Could you repeat these lines with "handcycle" renamed to "hand bike" everywhere and everything else left the same?

§ **Records to process**
◇ ◇ ◇ ◇ ◇

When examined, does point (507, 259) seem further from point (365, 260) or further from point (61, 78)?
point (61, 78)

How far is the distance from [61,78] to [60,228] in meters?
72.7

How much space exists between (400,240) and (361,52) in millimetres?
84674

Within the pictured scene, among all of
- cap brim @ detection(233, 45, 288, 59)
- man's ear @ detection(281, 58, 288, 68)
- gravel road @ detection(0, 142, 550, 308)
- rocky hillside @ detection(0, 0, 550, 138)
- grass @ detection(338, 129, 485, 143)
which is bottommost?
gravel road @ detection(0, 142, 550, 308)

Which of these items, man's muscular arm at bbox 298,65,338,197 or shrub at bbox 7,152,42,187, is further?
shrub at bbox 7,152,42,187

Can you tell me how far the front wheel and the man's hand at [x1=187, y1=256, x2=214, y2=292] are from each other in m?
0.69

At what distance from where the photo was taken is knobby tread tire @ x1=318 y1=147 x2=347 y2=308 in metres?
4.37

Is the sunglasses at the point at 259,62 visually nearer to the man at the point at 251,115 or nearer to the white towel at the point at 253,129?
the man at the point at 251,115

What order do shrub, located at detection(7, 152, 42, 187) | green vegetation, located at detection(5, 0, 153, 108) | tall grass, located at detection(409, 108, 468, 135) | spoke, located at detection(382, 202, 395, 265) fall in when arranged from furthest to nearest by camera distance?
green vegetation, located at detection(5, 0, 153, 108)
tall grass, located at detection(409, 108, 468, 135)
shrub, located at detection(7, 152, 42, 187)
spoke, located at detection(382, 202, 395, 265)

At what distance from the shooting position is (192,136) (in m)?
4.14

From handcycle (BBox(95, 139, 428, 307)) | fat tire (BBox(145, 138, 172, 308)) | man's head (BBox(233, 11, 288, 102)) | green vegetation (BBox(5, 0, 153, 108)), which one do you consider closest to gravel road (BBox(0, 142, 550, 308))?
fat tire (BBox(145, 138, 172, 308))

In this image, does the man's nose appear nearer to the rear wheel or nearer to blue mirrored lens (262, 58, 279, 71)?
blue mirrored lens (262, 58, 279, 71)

◇ ◇ ◇ ◇ ◇

§ **Complete answer**
When examined, does point (507, 259) seem further from point (365, 260) or further from point (61, 78)?
point (61, 78)

How far is the distance from [61,78] to [60,228] in meters?
72.7

How much space exists between (400,240) and (361,52) in millimetres?
84674

Within the pictured scene, among all of
- cap brim @ detection(233, 45, 288, 59)
- man's ear @ detection(281, 58, 288, 68)
- gravel road @ detection(0, 142, 550, 308)
- rocky hillside @ detection(0, 0, 550, 138)
- grass @ detection(338, 129, 485, 143)
which is bottommost?
gravel road @ detection(0, 142, 550, 308)

Which of these items, man's muscular arm at bbox 298,65,338,197 or shrub at bbox 7,152,42,187, is further?
shrub at bbox 7,152,42,187

Can you tell me how far the front wheel and the man's hand at [x1=187, y1=256, x2=214, y2=292] are from each other in m?
0.69

At what distance from where the photo was taken is knobby tread tire @ x1=318 y1=147 x2=347 y2=308 in metres?
4.37

Is the sunglasses at the point at 259,62 visually nearer to the man at the point at 251,115 or nearer to the white towel at the point at 253,129?
the man at the point at 251,115

What order do shrub, located at detection(7, 152, 42, 187) | green vegetation, located at detection(5, 0, 153, 108) | tall grass, located at detection(409, 108, 468, 135) | spoke, located at detection(382, 202, 395, 265) fall in when arranged from furthest to nearest by camera distance?
green vegetation, located at detection(5, 0, 153, 108)
tall grass, located at detection(409, 108, 468, 135)
shrub, located at detection(7, 152, 42, 187)
spoke, located at detection(382, 202, 395, 265)

At what distance from the shooting position is (192,136) (in m)?
4.14

From hand bike (BBox(95, 139, 428, 307)) | fat tire (BBox(145, 138, 172, 308)) | man's head (BBox(233, 11, 288, 102)) | green vegetation (BBox(5, 0, 153, 108)), which one do you consider closest to gravel road (BBox(0, 142, 550, 308))?
fat tire (BBox(145, 138, 172, 308))

In this image, does the man's nose appear nearer to the rear wheel or nearer to blue mirrored lens (262, 58, 279, 71)?
blue mirrored lens (262, 58, 279, 71)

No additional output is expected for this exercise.